Много ли, мало ли ходили они по горам, да и наткнулись на избушку, или землянку, — все едино: не то изба, не то нора вырыта была в горе, одна дверь да маленькое окошечко с пузырем — вот и все. Вошли они в избушку и видят: в переднем углу на лавке лежит человек, не молодой, да и не старый, а так себе — «сердович»; на нем красная ликсандревская рубаха, козловые сапоги с кисточкой на голенищах, — значит, щеголь какой-нибудь. Глаза у этого человека закрыты, а сам он такой худой, такой бледный, что твой мертвец. Сначала они подумали, что он мертвый, а как немного всмотрелись, увидали, что спит. Не трогая его, солдатики тое ж секунду бросились к печке и на шестке в горшке нашли не то кашу, не то кисель, бог знает что, не могли разобрать, да и некогда было разбирать, — ведь голод не свой брат, а у них с голоду кожа трещала: шутка ли три-четыре дня были не емши.
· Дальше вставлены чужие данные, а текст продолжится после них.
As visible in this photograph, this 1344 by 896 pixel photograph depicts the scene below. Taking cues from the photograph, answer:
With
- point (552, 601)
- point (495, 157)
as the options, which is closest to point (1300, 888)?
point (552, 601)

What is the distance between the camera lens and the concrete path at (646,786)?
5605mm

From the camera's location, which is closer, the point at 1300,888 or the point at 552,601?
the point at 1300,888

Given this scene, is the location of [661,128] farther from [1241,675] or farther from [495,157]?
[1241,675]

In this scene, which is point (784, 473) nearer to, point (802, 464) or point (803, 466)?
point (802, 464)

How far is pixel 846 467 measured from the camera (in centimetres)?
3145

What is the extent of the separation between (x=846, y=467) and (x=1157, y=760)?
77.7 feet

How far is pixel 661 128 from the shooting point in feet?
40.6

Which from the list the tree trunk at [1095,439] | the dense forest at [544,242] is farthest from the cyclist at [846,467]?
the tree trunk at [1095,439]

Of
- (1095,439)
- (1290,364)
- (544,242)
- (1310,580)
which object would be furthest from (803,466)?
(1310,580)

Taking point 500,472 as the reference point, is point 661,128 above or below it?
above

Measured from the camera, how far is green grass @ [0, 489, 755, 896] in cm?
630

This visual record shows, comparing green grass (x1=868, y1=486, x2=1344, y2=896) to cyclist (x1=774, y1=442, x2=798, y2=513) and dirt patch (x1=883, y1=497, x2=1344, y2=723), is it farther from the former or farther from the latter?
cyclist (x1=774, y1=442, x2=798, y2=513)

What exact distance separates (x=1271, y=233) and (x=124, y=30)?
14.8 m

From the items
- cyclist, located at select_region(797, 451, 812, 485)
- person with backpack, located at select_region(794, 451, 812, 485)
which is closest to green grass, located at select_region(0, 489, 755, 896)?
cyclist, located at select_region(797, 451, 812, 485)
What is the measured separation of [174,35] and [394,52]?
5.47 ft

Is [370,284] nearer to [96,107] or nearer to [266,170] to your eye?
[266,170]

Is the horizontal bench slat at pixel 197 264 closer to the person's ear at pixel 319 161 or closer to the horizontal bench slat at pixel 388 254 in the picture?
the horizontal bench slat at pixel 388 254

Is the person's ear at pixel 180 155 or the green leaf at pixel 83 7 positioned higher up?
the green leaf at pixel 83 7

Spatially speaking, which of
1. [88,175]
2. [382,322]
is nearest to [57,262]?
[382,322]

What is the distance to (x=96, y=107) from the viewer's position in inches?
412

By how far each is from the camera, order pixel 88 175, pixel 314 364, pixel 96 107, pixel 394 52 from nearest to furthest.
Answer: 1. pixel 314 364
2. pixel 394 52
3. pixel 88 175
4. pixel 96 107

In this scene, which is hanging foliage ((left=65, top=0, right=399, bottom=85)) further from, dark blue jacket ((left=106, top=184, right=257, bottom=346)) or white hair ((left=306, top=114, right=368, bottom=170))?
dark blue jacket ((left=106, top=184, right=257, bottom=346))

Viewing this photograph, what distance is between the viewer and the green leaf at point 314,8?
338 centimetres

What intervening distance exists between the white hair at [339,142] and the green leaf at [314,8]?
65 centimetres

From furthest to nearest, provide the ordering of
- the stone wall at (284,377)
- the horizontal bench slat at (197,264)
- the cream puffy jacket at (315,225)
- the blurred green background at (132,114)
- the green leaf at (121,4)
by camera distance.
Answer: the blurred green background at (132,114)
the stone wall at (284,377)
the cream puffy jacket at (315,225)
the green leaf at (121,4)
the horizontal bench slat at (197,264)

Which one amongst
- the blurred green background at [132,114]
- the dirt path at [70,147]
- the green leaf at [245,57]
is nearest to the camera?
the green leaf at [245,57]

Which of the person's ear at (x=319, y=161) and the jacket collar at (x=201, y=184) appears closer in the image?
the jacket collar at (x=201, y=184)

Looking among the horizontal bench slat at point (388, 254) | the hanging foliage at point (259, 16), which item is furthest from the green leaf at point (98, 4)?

Покамест возились они около горшка, хозяин-то проснулся, сел на лавку, до и говорит им тихохонько порасейски: «Вы, братцы, мотрите… не много ешьте этой пищи, не хороша она для непривычного человека...»

Услыхамши расейский язык, солдатики обрадовались пуще не знай чего; бросили еду, подбежали к неизвестному человеку да в один голос и сказали: «Неужто мы в Расейской земле?» Покачал этот человек головой, да и сказал: «Нет, родимые, эта земля турского салтана». — «Да ты-то кто?» — спросили солдатики. «Я, говорит он, — Степан Разин. Слыхали, чай, о богомерзких делах моих?» Тех так и ошеломило. «Вам диво это?» — говорит он. Те ничего не говорят, только бледнеют да пучат глаза на человека, что Разиным назвался. — Вы не бойтесь, — говорит он. — Хоша я и настоящий Разин, но уж не тот, что в мое время разбойничал на православной Руси и творил всякое беззаконие в угоду врагу рода человеческого, сатане триклятому: теперь я совсем иной человек. Присядьте-ка и выслушайте меня, родимые, и после поведайте миру, как тяжело и горько окаянному грешнику ответ давать за дела безбожные.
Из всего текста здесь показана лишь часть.